John Mangum, SFS director of artistic planning, who assists music director Michael Tilson Thomas with programming, says the reason is obvious:
"Beethoven is the composer who speaks most directly to the largest number of audience, best-known, most universally recognized, a revolutionary creator, forerunner to many 20th-century greats. Without Beethoven, Mahler for example, couldn't have become who he was."
The relationship is also personal. As most music lovers, Mangum too had an early experience with Beethoven. Born and raised in Danville, before a career with the New York Philharmonic, Mangum's "introduction to music was right here, in Davies Hall, Roger Norrington conducting Beethoven's Eighth and Ninth symphonies." (Girding the globe under the sign of Beethoven, my own "first" was the Seventh Symphony in Budapest's Franz Liszt Academy.)
The SFS festival is part of a multi-season exploration of Beethoven's music, including acclaimed recordings of several symphonies. There is emphasis at this series of concerts on some of the composer's early works.
The festival, says MTT, "is an opportunity, in the context of major masterpieces, to hear works that were precursors to them; these are unusual pieces that many people have not had a chance to hear in live performance."

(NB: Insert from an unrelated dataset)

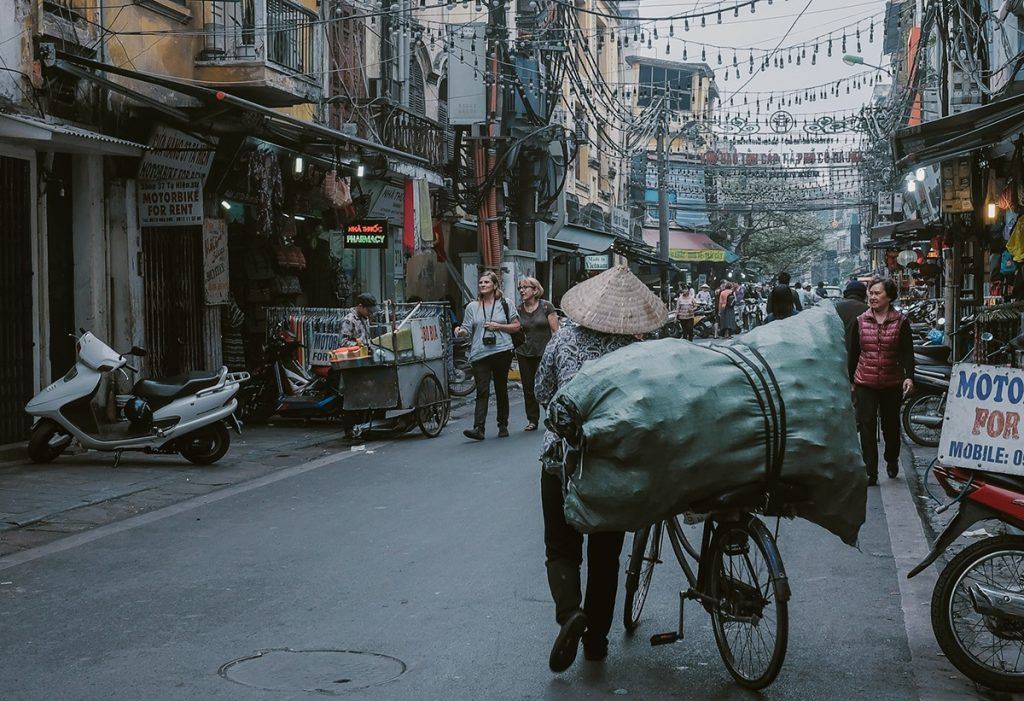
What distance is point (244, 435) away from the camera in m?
15.0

Both MTT and Mangum call attention to a special three-hour matinee event on May 4, combining performance and discussion exploring Beethoven's music and impact. Participants include John Adams, whose Beethoven-tribute Absolute Jest will be excerpted at the symposium, along with Saint Lawrence String Quartet performances of movements from Beethoven quartets that influenced Adams.
Festival-opening concerts on May 2 and 3 include the 19-year-old Beethoven's Cantata on the Death of Emperor Joseph II, the Symphony Chorus performance of the song "Adelaide," and the Second Symphony. The cantata features mezzo-soprano Tamara Mumford, tenor Barry Banks, and bass-baritone Andrew Foster-Williams, all making their SFS debuts, and returning soprano Sally Matthews.

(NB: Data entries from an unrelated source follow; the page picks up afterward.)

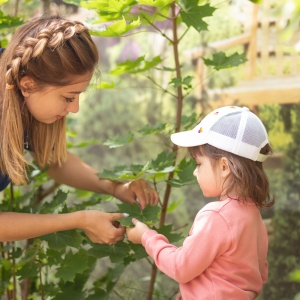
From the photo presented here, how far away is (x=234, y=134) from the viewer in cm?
149

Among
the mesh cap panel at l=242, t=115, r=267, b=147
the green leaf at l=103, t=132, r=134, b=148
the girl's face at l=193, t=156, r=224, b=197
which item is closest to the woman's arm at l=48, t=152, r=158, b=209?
the green leaf at l=103, t=132, r=134, b=148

The entire Adams Absolute Jest will be given May 4, 5, and 9, in addition to the Fourth Symphony, tenor Michael Fabiano performing the Beethoven song cycle To the Distant Beloved, and the SFS premiere of the Three Equali for Four Trombones.
Beethoven holds a place of honor in the history of the trombone as the first major composer to employ it in the orchestration of symphonies, beginning with his Symphonies Nos. 5 and 6.
Beethoven's late masterpiece, Missa solemnis" — with Fabiano, soprano Laura Claycomb, mezzo Sasha Cooke, and bass Shenyang — returns, paired with excerpts from Palestrina's 1562 Mass for Pope Marcellus II on Program 3, May 10 and 11. (Marcello Cervini degli Spannochi died on May 1, 1555, three weeks after becoming Pope; and yet, there were five Popes with even shorter reign — music festivals can serve as an important learning opportunity.)